Region labeling records:
#####
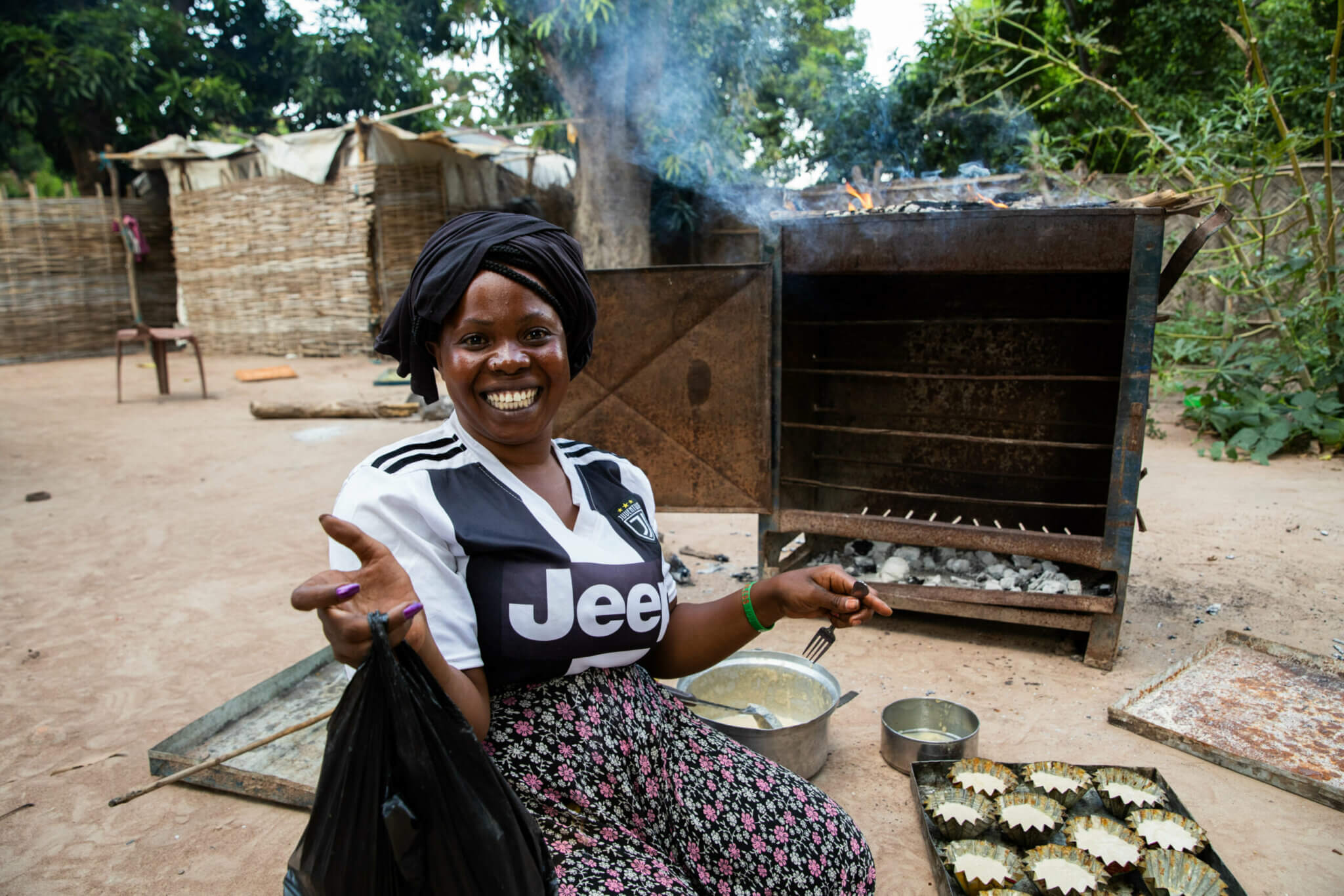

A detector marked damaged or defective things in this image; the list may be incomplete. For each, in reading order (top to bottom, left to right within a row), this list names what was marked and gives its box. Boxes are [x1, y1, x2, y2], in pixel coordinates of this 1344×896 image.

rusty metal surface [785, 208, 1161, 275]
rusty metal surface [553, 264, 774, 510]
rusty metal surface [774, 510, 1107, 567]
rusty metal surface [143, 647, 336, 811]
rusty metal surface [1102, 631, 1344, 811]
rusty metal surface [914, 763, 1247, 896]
#####
### Work required
Write out every line of the listing above verbatim, leaving out the pictures.

### Result of the task
A detector marked damaged or defective things in this image; the list may be incomplete. For each, in reading order (top to bottom, left to right within a row), this list names what was marked and gives its box. Boxes are [x1, y1, x2, y2], in pixel coordinates of this 1344×896 image.

rusty metal surface [785, 208, 1161, 275]
rusty metal surface [553, 264, 774, 510]
rusty metal surface [774, 510, 1107, 567]
rusty metal surface [143, 647, 336, 811]
rusty metal surface [1102, 631, 1344, 811]
rusty metal surface [914, 763, 1247, 896]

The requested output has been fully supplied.